In conclusion, Veterans rightfully expect us to meet their needs in increasingly efficient, convenient, and customer-friendly ways. “Business as usual” will no longer do. We’re changing to better serve the evolving needs of America’s Veterans whether he or she is: The 20-year old Veteran of Afghanistan; the 40-year old Veteran of Kuwait; the 60-something Veteran of Vietnam; or the 90-year old Veteran of Normandy.We must be players and active participants in the national policy debate. We must create a culture of openness necessary to promote quality. At the same time, we must demand accountability for meeting Veterans’ and other stakeholders’ expectations. We will improve performance measures, including client satisfaction, health outcomes and value, measures for inpatient care to complement VHA’s good measures for outpatient care, and much more. I know we will meet these challenges, rise to even greater heights for Veterans, and create a VA healthcare system worthy of the title, “Best in the World.” Secretary Shinseki and I want you—we expect you—to be leaders who create and implement this vision, to own it, and, through it, build a greater VA for today’s and tomorrow’s Veterans. You are the change agents to make it so. Secretary Shinseki and I look forward to sharing that journey with you, providing the support and resources to make it a reality.
But in the event that all of the discussion and speechifying of the last few days have not broken through, I would offer you these words of Lord Nelson, who said before a great naval battle, “in the case that the signals can neither be seen nor perfectly understood, no captain can do very wrong if he places his ship alongside that of the enemy.” And our enemy is ineffectiveness, inefficiency, inequity, and worst of all ingratitude for the service of our Veterans.

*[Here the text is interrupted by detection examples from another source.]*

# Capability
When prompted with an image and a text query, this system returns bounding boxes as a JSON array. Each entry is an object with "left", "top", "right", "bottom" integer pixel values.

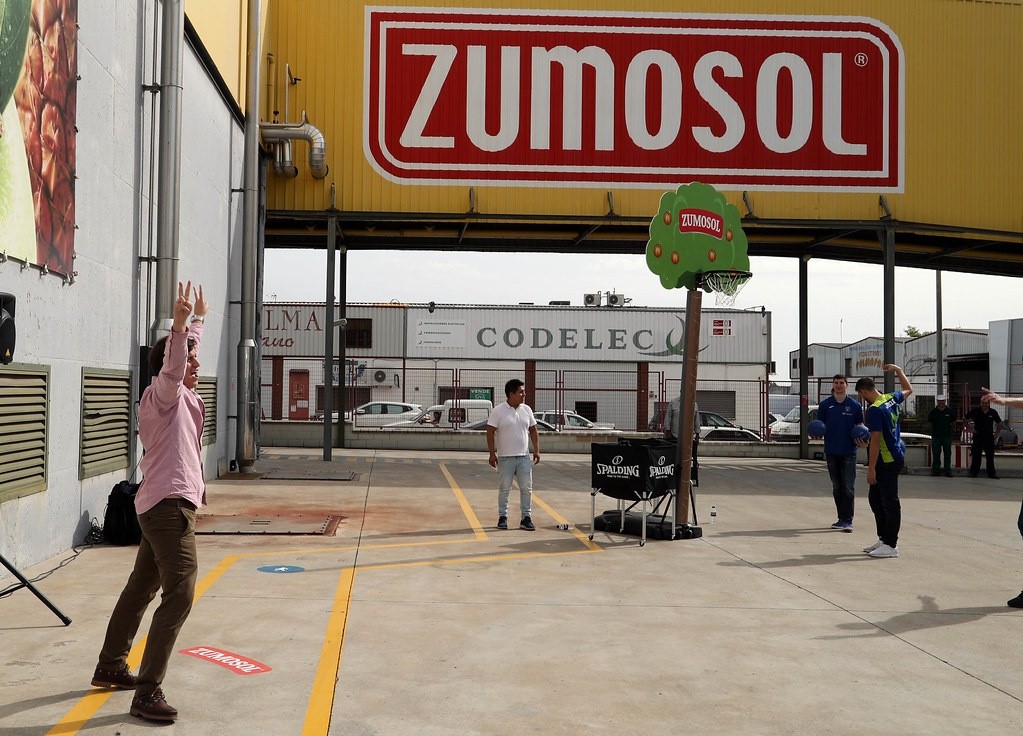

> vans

[
  {"left": 380, "top": 399, "right": 493, "bottom": 431},
  {"left": 768, "top": 403, "right": 824, "bottom": 443}
]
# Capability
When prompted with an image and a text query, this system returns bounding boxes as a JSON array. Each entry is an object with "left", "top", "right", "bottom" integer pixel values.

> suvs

[
  {"left": 648, "top": 408, "right": 760, "bottom": 441},
  {"left": 319, "top": 400, "right": 423, "bottom": 431},
  {"left": 534, "top": 409, "right": 616, "bottom": 430}
]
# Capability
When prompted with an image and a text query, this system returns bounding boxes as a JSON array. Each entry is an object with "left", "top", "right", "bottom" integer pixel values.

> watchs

[{"left": 189, "top": 314, "right": 205, "bottom": 323}]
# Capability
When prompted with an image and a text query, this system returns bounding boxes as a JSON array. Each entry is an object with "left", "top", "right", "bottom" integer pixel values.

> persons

[
  {"left": 928, "top": 394, "right": 953, "bottom": 477},
  {"left": 432, "top": 412, "right": 440, "bottom": 424},
  {"left": 92, "top": 280, "right": 208, "bottom": 721},
  {"left": 665, "top": 388, "right": 701, "bottom": 443},
  {"left": 486, "top": 379, "right": 541, "bottom": 531},
  {"left": 963, "top": 395, "right": 1002, "bottom": 479},
  {"left": 981, "top": 386, "right": 1023, "bottom": 609},
  {"left": 810, "top": 374, "right": 870, "bottom": 532},
  {"left": 854, "top": 364, "right": 914, "bottom": 558}
]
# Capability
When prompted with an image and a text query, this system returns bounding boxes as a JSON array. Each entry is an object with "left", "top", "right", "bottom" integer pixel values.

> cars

[
  {"left": 960, "top": 421, "right": 1019, "bottom": 452},
  {"left": 458, "top": 417, "right": 560, "bottom": 436},
  {"left": 692, "top": 424, "right": 777, "bottom": 442}
]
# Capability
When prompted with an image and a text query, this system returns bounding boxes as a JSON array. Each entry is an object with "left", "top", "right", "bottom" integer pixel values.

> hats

[{"left": 937, "top": 395, "right": 946, "bottom": 401}]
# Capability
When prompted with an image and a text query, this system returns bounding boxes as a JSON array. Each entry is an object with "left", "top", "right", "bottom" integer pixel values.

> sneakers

[
  {"left": 832, "top": 520, "right": 843, "bottom": 528},
  {"left": 130, "top": 692, "right": 178, "bottom": 721},
  {"left": 520, "top": 516, "right": 536, "bottom": 530},
  {"left": 91, "top": 664, "right": 139, "bottom": 690},
  {"left": 842, "top": 521, "right": 853, "bottom": 531},
  {"left": 863, "top": 539, "right": 884, "bottom": 553},
  {"left": 497, "top": 516, "right": 508, "bottom": 528},
  {"left": 869, "top": 543, "right": 899, "bottom": 558}
]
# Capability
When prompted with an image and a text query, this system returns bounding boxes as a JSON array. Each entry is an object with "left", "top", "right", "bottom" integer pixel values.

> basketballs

[
  {"left": 806, "top": 420, "right": 826, "bottom": 436},
  {"left": 850, "top": 425, "right": 870, "bottom": 443}
]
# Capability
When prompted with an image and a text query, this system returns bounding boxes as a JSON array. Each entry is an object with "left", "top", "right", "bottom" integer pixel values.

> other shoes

[
  {"left": 931, "top": 470, "right": 939, "bottom": 475},
  {"left": 945, "top": 472, "right": 954, "bottom": 476},
  {"left": 989, "top": 474, "right": 1000, "bottom": 480},
  {"left": 1007, "top": 590, "right": 1023, "bottom": 608},
  {"left": 968, "top": 473, "right": 977, "bottom": 477}
]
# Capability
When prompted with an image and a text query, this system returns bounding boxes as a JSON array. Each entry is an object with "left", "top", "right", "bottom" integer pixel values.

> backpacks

[{"left": 102, "top": 480, "right": 144, "bottom": 545}]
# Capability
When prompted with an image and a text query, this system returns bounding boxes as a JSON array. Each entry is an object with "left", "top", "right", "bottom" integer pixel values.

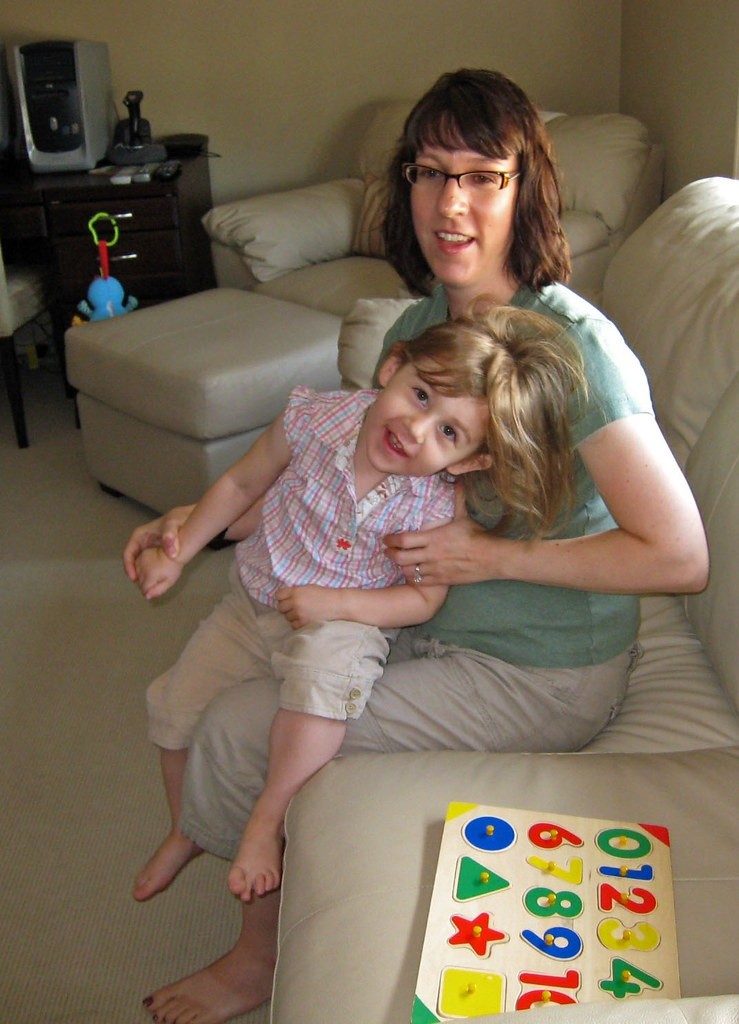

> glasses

[{"left": 401, "top": 163, "right": 521, "bottom": 193}]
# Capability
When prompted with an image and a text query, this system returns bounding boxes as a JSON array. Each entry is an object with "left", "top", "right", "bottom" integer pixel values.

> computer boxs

[{"left": 14, "top": 38, "right": 117, "bottom": 174}]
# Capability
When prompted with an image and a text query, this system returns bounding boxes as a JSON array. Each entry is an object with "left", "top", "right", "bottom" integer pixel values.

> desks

[{"left": 0, "top": 150, "right": 212, "bottom": 319}]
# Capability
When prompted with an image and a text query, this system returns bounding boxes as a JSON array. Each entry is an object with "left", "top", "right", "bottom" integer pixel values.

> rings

[{"left": 414, "top": 563, "right": 423, "bottom": 584}]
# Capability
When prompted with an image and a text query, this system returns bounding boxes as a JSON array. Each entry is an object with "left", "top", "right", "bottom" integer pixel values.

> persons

[
  {"left": 132, "top": 298, "right": 580, "bottom": 904},
  {"left": 119, "top": 68, "right": 711, "bottom": 1023}
]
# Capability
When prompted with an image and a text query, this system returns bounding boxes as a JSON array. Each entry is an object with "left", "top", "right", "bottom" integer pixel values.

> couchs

[
  {"left": 267, "top": 172, "right": 739, "bottom": 1024},
  {"left": 208, "top": 98, "right": 666, "bottom": 294}
]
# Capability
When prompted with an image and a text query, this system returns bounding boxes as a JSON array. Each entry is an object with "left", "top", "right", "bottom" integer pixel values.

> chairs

[{"left": 0, "top": 249, "right": 81, "bottom": 450}]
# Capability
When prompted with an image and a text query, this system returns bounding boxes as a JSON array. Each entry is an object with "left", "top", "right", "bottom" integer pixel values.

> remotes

[{"left": 110, "top": 160, "right": 182, "bottom": 185}]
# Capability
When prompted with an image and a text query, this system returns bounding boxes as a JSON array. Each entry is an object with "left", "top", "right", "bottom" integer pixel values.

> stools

[{"left": 65, "top": 286, "right": 345, "bottom": 552}]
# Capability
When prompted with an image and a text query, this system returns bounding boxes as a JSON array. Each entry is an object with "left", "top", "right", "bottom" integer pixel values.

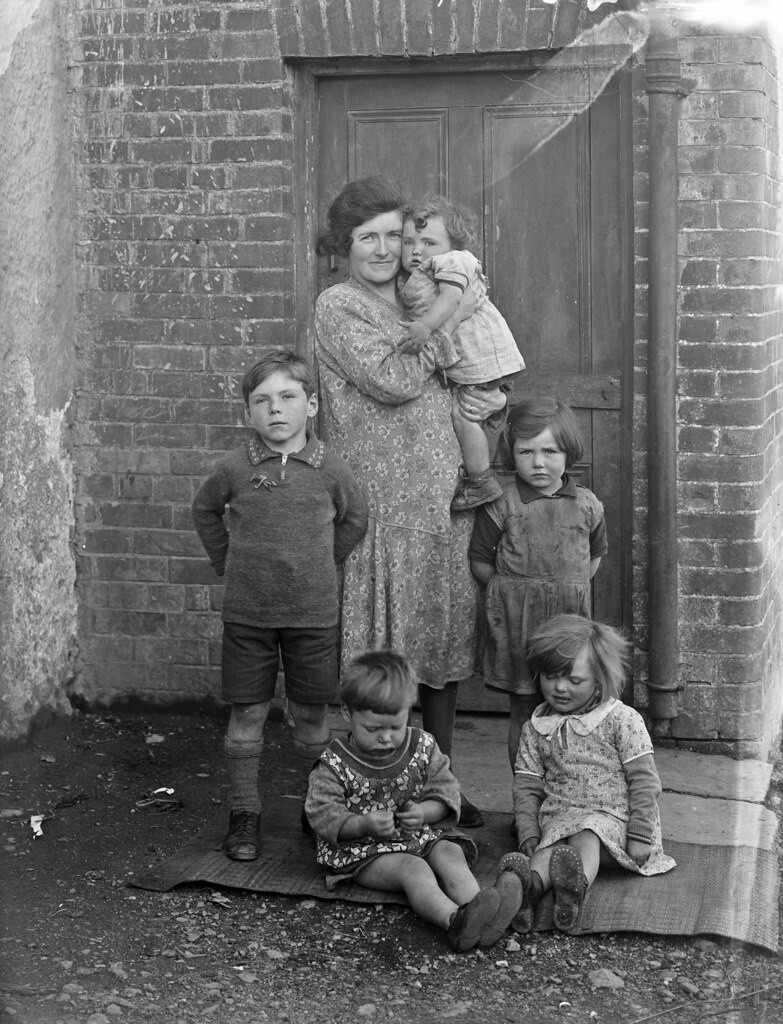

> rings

[{"left": 467, "top": 405, "right": 474, "bottom": 414}]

So to close with the enemy, if you do not already have a list of things that you intend to do when you get back, I would offer these three suggestions:
First that you take a piece of paper out now, that you jot down two or three bullets that comprise the things in this moment that in your judgment most need to be done in your organization to move it forward on the vision that Randy Petzel has presented to you here at the conference. Once you have those two to three key points, I would suggest you add one at the top that says, “communicate to your employees all that we talk about here.” All of the rich ideas, all of the resolutions that you make personally—don’t matter at all if the 2,000 people here today don’t go back home to VHA tomorrow and communicate to your employees what happened, what was decided and what is the direction for our organization—number one. Then your main points, and then the last: tell about your success and tell about your failures but share the information with each other and back up the chain of command so that we as a team know what is working and how we are going to get to our goal.
I know your commitment to, and respect for Veterans is without question. And I want to take this opportunity to thank each of you for what you do every day for Veterans, and for your contributions to positive change at VA. And now I’d be happy to hear your thoughts and take your questions.